▶ **Aufgabe**: Setze bitte den Forumsthread zum Einbau des Kühlers EKL Groß Clockner im Anschluss an den letzten Beitrag fort.

▶ **Dokument**:
------------------------------------------------

Wieso hast du ihn denn eingesetzt und zieht er die Luft raus oder bläst sie rein?
Was ist, wenn du das Seitenteil abbaust, ändert sich was?


----------



## CoCo (31. Juli 2009)

*AW: EKL Groß Clockner einbauen*

Er bläst Luft rein. Eingebaut habe ich Ihnen um die Grafikkarte besser zukühlen.
Seitenteil abgemacht habe ich nicht.


----------



## quantenslipstream (31. Juli 2009)

*AW: EKL Groß Clockner einbauen*



CoCo schrieb:


> Er bläst Luft rein. Eingebaut habe ich Ihnen um die Grafikkarte besser zukühlen.
> Seitenteil abgemacht habe ich nicht.


 
Die Grafikkarte brauchst du nicht besser zu kühlen, reinblasen ist das falscheste, was du machen kannst.
Ist denn die GraKa recht nahe am Sockel?


----------



## Wendigo (31. Juli 2009)

*AW: EKL Groß Clockner einbauen*

Unter Windows hab ich so ne Temp von 40

Nun überlege ich schon seit einiger Zeit, ob ich den Lüfter falsch rum drin hab oder mit der Wärmeleitpaste gepfuscht habe.

120mm Lüfter vorne im Gehäuse und Lüfter vom Jühler blasen beide nach hinten. 
So stimmt es doch, oder?


----------



## CoCo (31. Juli 2009)

*AW: EKL Groß Clockner einbauen*

Am Sockel wovon? Vom Lüfter ? Der Lüfter hängt direkt über der Grafikkarte.

Naja das Umdrehen des Lüfters ist ja nicht das größte Problem.


----------



## quantenslipstream (31. Juli 2009)

*AW: EKL Groß Clockner einbauen*



Wendigo schrieb:


> Unter Windows hab ich so ne Temp von 40
> 
> Nun überlege ich schon seit einiger Zeit, ob ich den Lüfter falsch rum drin hab oder mit der Wärmeleitpaste gepfuscht habe.
> 
> ...


 
Du hast 40° im Idle?
Wie warm ist es bei dir im Zimmer?
Der vordere muss die Luft ansaugen, der hintere ausblasen.



CoCo schrieb:


> Am Sockel wovon? Vom Lüfter ? Der Lüfter hängt direkt über der Grafikkarte.
> 
> Naja das Umdrehen des Lüfters ist ja nicht das größte Problem.


 
Wie weit ist die Graka vom CPU Sockel weg, vielleicht überträgt sich die Wärme auf den Sockel.

------------------------------------------------

▶ **Bereitgestellte Daten**:

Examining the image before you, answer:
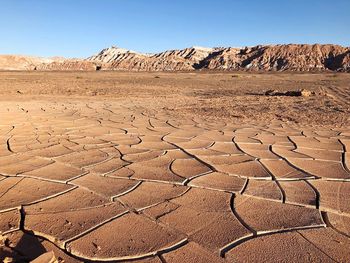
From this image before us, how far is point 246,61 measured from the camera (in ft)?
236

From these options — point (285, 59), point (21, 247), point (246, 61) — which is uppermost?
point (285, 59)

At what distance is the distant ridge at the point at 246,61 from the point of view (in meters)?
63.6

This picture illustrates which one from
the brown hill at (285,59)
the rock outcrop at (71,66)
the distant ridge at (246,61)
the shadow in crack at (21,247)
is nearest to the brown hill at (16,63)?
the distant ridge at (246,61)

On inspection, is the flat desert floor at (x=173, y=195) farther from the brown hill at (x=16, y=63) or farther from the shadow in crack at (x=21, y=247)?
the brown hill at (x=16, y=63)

------------------------------------------------

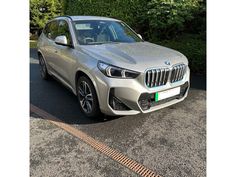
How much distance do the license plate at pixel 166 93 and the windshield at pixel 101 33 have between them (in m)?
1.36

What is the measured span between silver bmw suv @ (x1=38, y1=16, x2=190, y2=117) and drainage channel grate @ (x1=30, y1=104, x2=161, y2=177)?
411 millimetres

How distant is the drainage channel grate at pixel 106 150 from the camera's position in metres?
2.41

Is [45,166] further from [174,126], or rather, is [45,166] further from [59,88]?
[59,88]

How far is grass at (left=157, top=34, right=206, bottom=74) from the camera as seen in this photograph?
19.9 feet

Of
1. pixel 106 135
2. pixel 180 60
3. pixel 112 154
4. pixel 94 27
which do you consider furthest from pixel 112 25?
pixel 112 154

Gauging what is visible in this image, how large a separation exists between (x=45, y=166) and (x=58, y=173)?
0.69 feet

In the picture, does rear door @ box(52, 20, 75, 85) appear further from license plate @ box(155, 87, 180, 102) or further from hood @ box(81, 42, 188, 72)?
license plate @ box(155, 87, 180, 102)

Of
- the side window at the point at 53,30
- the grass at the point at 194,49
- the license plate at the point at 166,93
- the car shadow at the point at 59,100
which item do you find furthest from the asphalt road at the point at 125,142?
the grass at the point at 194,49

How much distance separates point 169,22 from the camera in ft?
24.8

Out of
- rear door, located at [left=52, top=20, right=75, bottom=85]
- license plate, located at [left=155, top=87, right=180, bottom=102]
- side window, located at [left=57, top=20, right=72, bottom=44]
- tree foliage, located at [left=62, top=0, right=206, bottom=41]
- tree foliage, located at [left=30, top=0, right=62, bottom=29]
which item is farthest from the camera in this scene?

------------------------------------------------

▶ **Antwort**:
Wie warm ist es bei dir im Zimmer?


----------



## Wendigo (31. Juli 2009)

*AW: EKL Groß Clockner einbauen*

Idle??

Wenn ich Windows so normal laufen lassem dabb habe ich 40 Grad

Meinst du die Gehäuselüfter??


----------



## CoCo (31. Juli 2009)

*AW: EKL Groß Clockner einbauen*

Graka - Sockel ca. 11cm
Graka - Lamellen Groß Clockner ca. 6cm

Temperatur: Schwer einzuschätzen habe kein Thermometer hier im Zimmer. Denke mal so ca. 22°


----------



## quantenslipstream (31. Juli 2009)

*AW: EKL Groß Clockner einbauen*



Wendigo schrieb:


> Idle??
> 
> Wenn ich Windows so normal laufen lassem dabb habe ich 40 Grad
> 
> Meinst du die Gehäuselüfter??


 
Mit Idle ist surfen im Netz gemeint.
Unter Last kannst du Bencharktests oder eben spielen verstehen.

Jep, die Gehäuselüfter meine ich. der CPU Lüfter sollte nach hin, oder wenn im Deckel ein Lüfter ist, auch nach oben blasen.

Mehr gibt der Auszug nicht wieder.